Time Warner’s second quarter earnings got a boost from “Wonder Woman’s” box office success and subscriber growth at its cable operations.

Profits at the entertainment conglomerate beat Wall Street expectations with earnings per-share of $1.33, up from $1.29 per-share in the prior-year period. Revenues grew 5% to $7.3 billion, even as operating income decreased 8% to $1.7 billion. Analysts had projected that Time Warner would post per-share earnings of $1.19 on revenue of $7.3 billion.

The earnings report comes as Time Warner is awaiting government approval for its $85 billion sale to AT&T. The company said it expects the deal will close by the end of 2017. Even without the bureaucratic rubber stamp, AT&T is moving forward with plans to integrate Time Warner into the fold. The telecom giant announced last week that John Stankey will serve as CEO of its media group, giving him control of Time Warner’s properties. Time Warner’s portfolio includes its film studio Warner Bros., its cable division Turner, and the premium cable giant HBO.

It was a mixed quarter for Warner Bros., which saw revenues climb 12% to $3 billion as “Wonder Woman” packed in crowds and “Fantastic Beasts and Where to Find Them” debuted on home entertainment platforms. Operating income decreased 28% to $223 million, however, on higher print and advertising expenses. The studio also suffered a huge flop with “King Arthur,” its misguided attempt to scuff up the Round Table set.

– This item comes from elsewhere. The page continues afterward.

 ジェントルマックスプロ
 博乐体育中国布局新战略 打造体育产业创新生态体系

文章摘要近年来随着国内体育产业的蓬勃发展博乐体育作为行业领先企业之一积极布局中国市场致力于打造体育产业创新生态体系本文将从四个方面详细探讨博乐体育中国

HBO’s revenues increased 1% to $1.5 billion on higher subscriber numbers. The channel behind “Game of Thrones” and “Veep” did experience declines in home entertainment and international licensing revenues. Operating income increased 10% to $531 million aided by lower programming costs.

And Donald Trump continues to be good business for news organizations. The White House’s hyper-metabolic approach to news cycles resulted in big ratings for CNN, one of Turner’s flagship properties. It was CNN’s most-watched second quarter ever. Turner’s revenues increased 3% to $3.1 billion, with higher subscriber numbers offsetting advertising declines. Operating income decreased 7% to $1.1 billion, as a new agreement to broadcast NBA games led to increased programming expenses.

“These results and accolades reflect strong execution and the investments we’ve been making, both in the best content and in ensuring that we deliver our content across platforms to offer engaging experiences for our audiences,” Time Warner CEO Jeff Bewkes said in a statement. “Accelerating our pace of innovation and being able to connect more directly with consumers are among the exciting reasons for our proposed merger with AT&T.”

Time Warner will not host an earnings call with analysts due to its pending sale to AT&T.